Anyone that knows me will know that I tend to not do things by halves. A symptom of a chronic lack of self-esteem perhaps? A product of being bullied as a child and never feeling like I could ever be good enough? However you choose to look at things/me from a psychological perspective, the end result is that whenever I find something I feel is worth doing, I tend to throw everything I can at it. I’m a constant underachiever inside my head – no matter how others may view me and the things I do, deep down inside I know it’s never enough, which is why I keep on trying, fighting and flying.

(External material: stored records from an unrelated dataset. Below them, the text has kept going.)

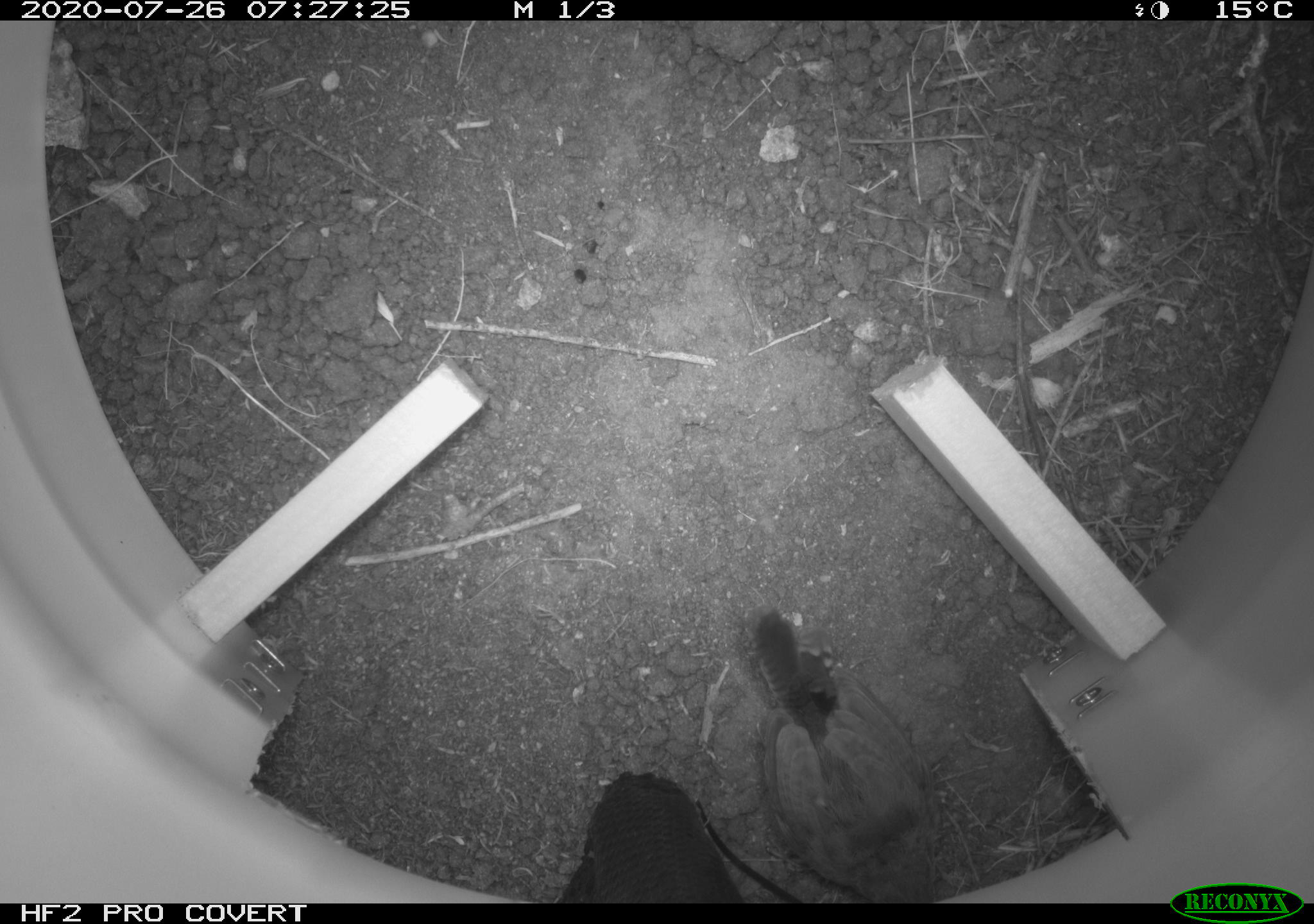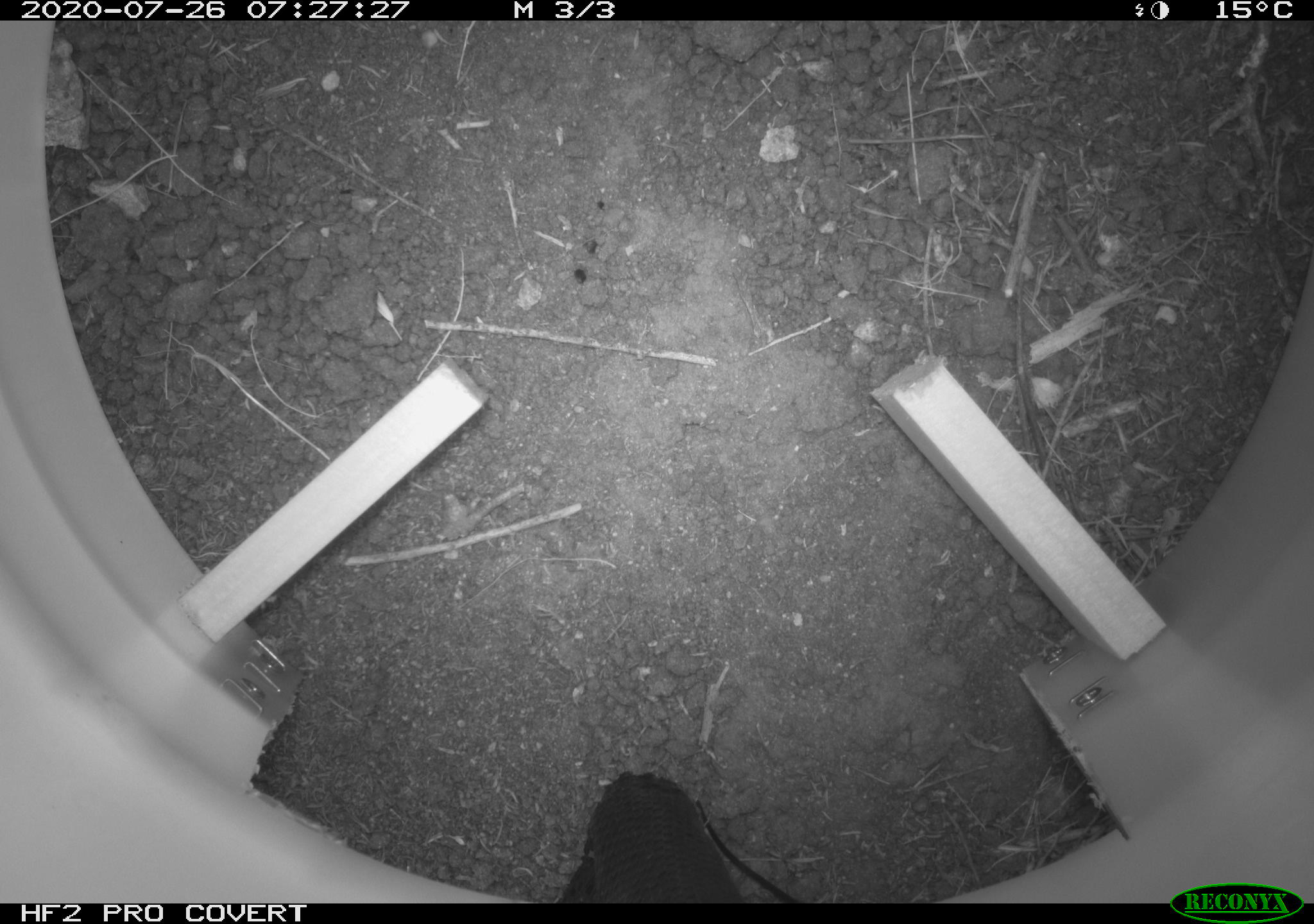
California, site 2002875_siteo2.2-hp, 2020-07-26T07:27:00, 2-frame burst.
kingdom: Animalia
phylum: Chordata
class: Aves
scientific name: Aves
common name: bird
Bird (Aves).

And this is where we get to: flying. I’ve always wanted to fly. Gaining my Private Pilot’s License was one of my life highlights. Never before had I worked so hard for something that meant so much to me, which is why having to stop flying after I quit my job was so painful. Finally getting back into in the past few months has been something of a trial though – I’ve felt at once incompetent, useless and unconfident. Meeting Paul and taking my first few flights in the Pitts Special started to change those feelings though, and hence I now find myself in a short/medium/long-term dilemma…

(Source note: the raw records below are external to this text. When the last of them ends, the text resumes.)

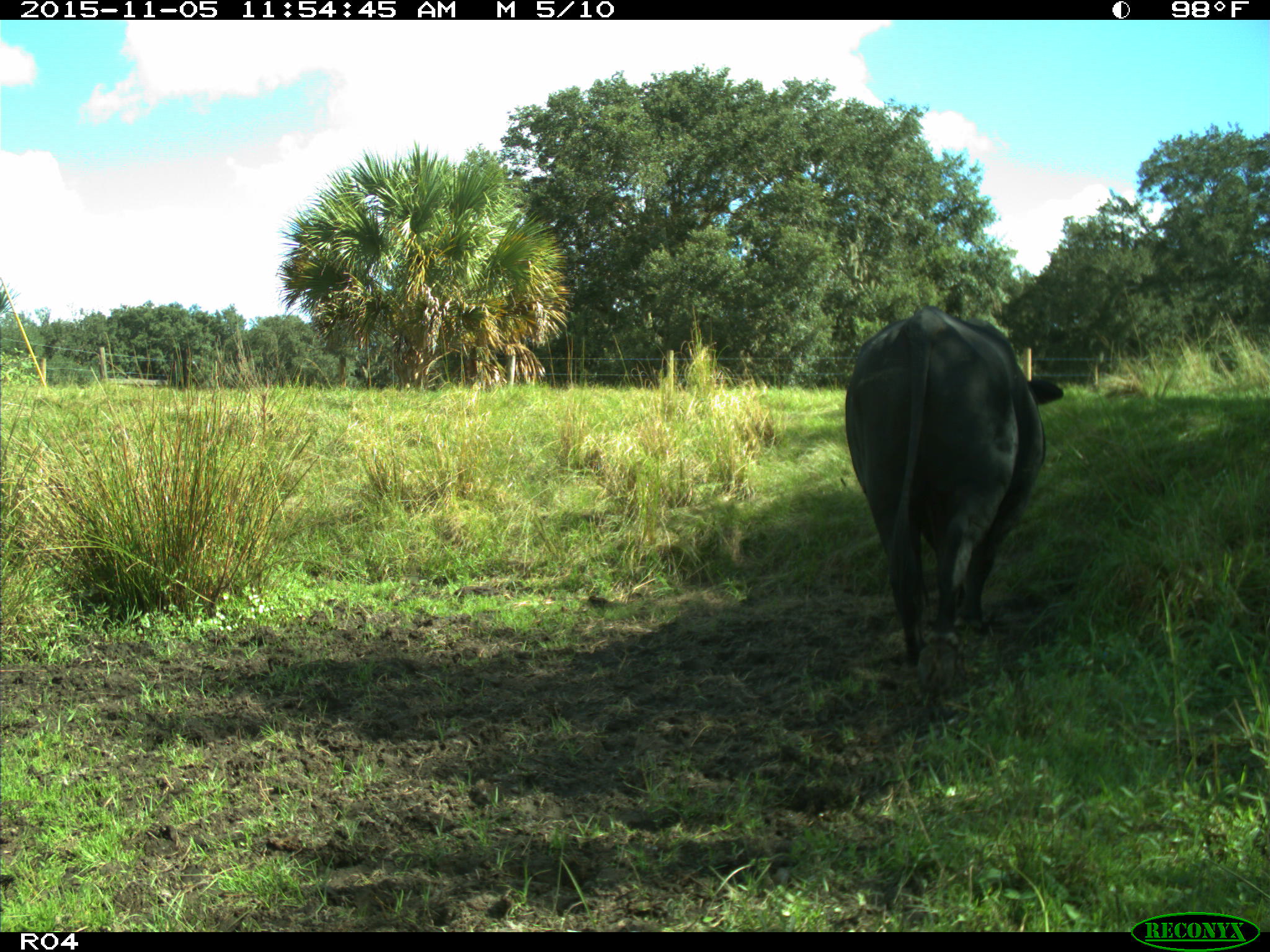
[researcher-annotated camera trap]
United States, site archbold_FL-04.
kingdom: Animalia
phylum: Chordata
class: Mammalia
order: Artiodactyla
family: Bovidae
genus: Bos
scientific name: Bos taurus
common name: domestic cow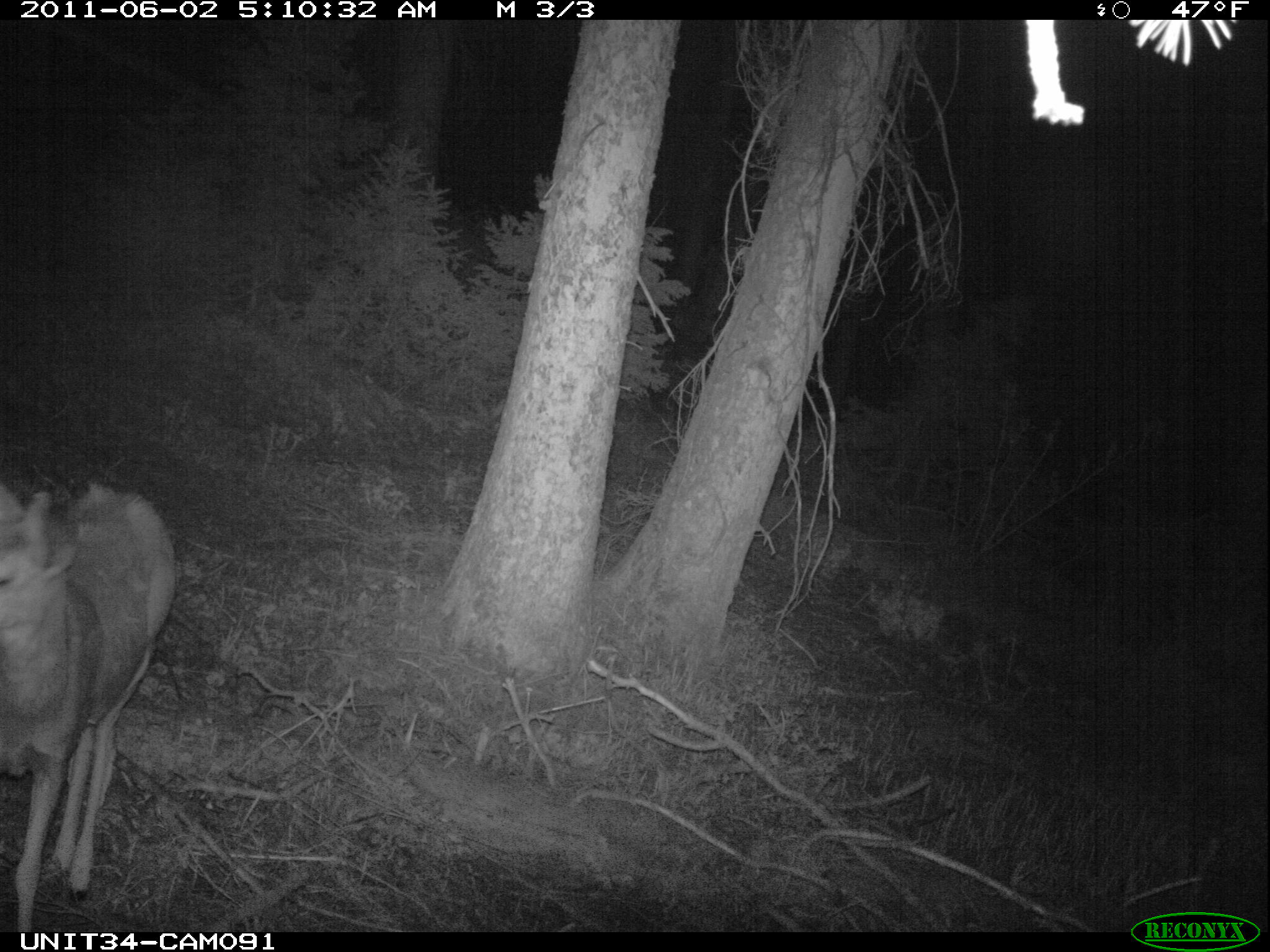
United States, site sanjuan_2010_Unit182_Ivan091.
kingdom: Animalia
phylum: Chordata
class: Mammalia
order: Artiodactyla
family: Cervidae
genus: Odocoileus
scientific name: Odocoileus hemionus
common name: mule deer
Odocoileus hemionus (mule deer).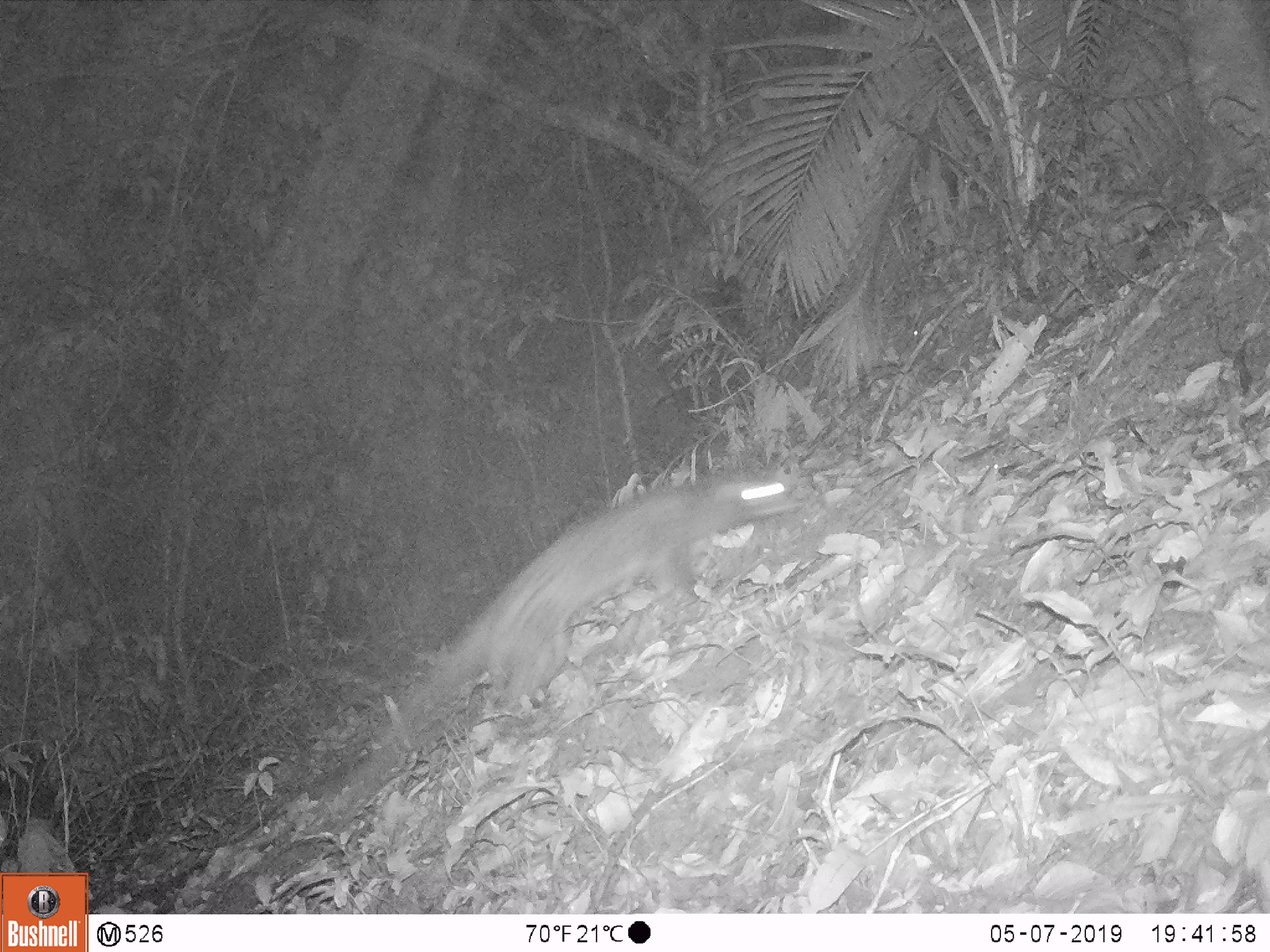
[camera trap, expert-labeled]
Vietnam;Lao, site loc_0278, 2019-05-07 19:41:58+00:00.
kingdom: Animalia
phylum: Chordata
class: Mammalia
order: Carnivora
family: Viverridae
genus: Paradoxurus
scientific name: Paradoxurus hermaphroditus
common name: common palm civet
Common palm civet (Paradoxurus hermaphroditus). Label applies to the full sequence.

I want to fly. I need it, this is a big part of who I am. It’s an odd thing to do though – many of the days I’m due to fly I tend to wake up in the morning full of dread, wishing for bad weather so I don’t have to go. I don’t understand why this should be, because upon climbing into the cockpit those feelings instantly start to melt away. Feeling the weight of your fears dissolve as the cushion of lift pushes you off up into the sky is something quite special, for me only topped by the challenge that finding a focus in the freedom of aerobatic movement has started to give me. I need this, like a junkie needs their next hit, somehow I can’t let go and in fact, I don’t want to.

Ok so it’s not as simple as just wanting to fly, I don’t just want to fly, I want to fly aerobatics. I want to learn to fly the Pitts Special, and by that I don’t just mean becoming able to get her into the air and back down onto the ground again safely (although these two elements are a major challenge in themselves), but being able to understand how she handles, feel instinctively how to treat her and fly in partnership with her, carrying out manoeuvres and sequences that at first feel impossible, but upon learning feel unlike anything else you could ever imagine.

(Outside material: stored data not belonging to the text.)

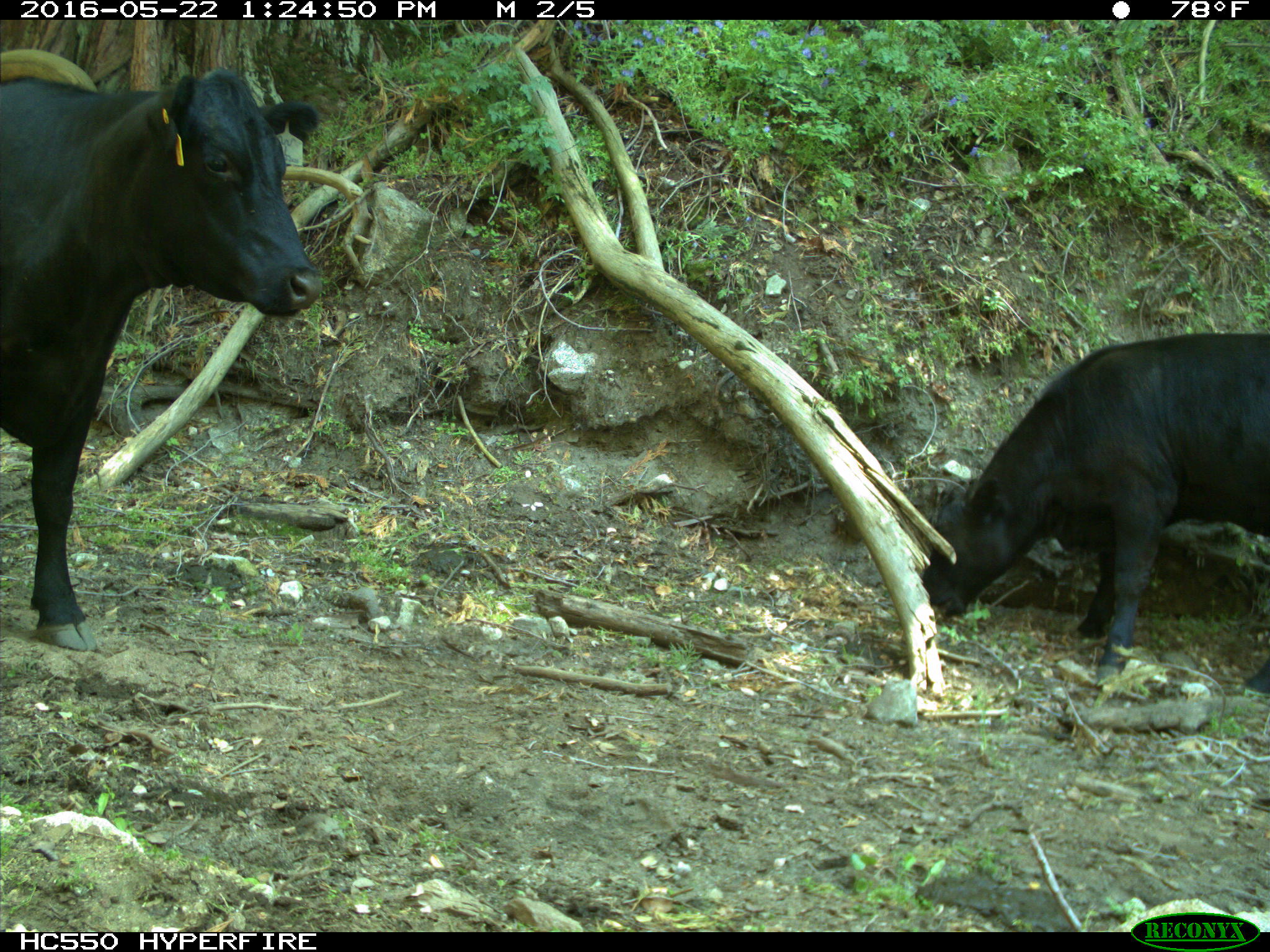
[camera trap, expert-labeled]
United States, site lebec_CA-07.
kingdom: Animalia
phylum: Chordata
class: Mammalia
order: Artiodactyla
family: Bovidae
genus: Bos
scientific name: Bos taurus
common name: domestic cow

There is another element to this dilemma though – being the way I am, just learning to fly aerobatics won’t be enough, I know I’ll want to do more. Is this something I could be good at? Really good? I don’t know, but I need to find out. Somehow.

Sounds simple so far doesn’t it? I know what I want so I’ve just got to find a way to do it right? Well this is where the long-term issues start to rear their ugly heads. How on earth do I afford this? In the short to medium terms, I have the means to continue but not for long, and in the long-term I have no way to sustain the habit, financially it is crippling.

“If you want it enough, you’ll find a way.”

So here we are, I need to find that way. I’m not sure my field of engineering can sustain me in the long-term, the radio industry is evolving rapidly at the moment and I can see it changing into something that no longer captures my interest, and I’m not someone who can live life working a job that I hate – I need to be inspired, I need to enjoy what I’m doing, especially if my life is dominated by the time it takes. It’s all well and good having hobbies that grant you freedom and satisfaction, but if the work you do in order sustain them leaves you resenting the need, then what is the point?

I’ve got some big decisions to make – I’m not looking for any sympathy here, this isn’t that kind of blog posting. I’m incredibly lucky – I have a life that has options, I have a husband willing to support me in whatever I decide and I have the chance to learn a skill that is truly breathtaking. I just need to find a way to make it happen.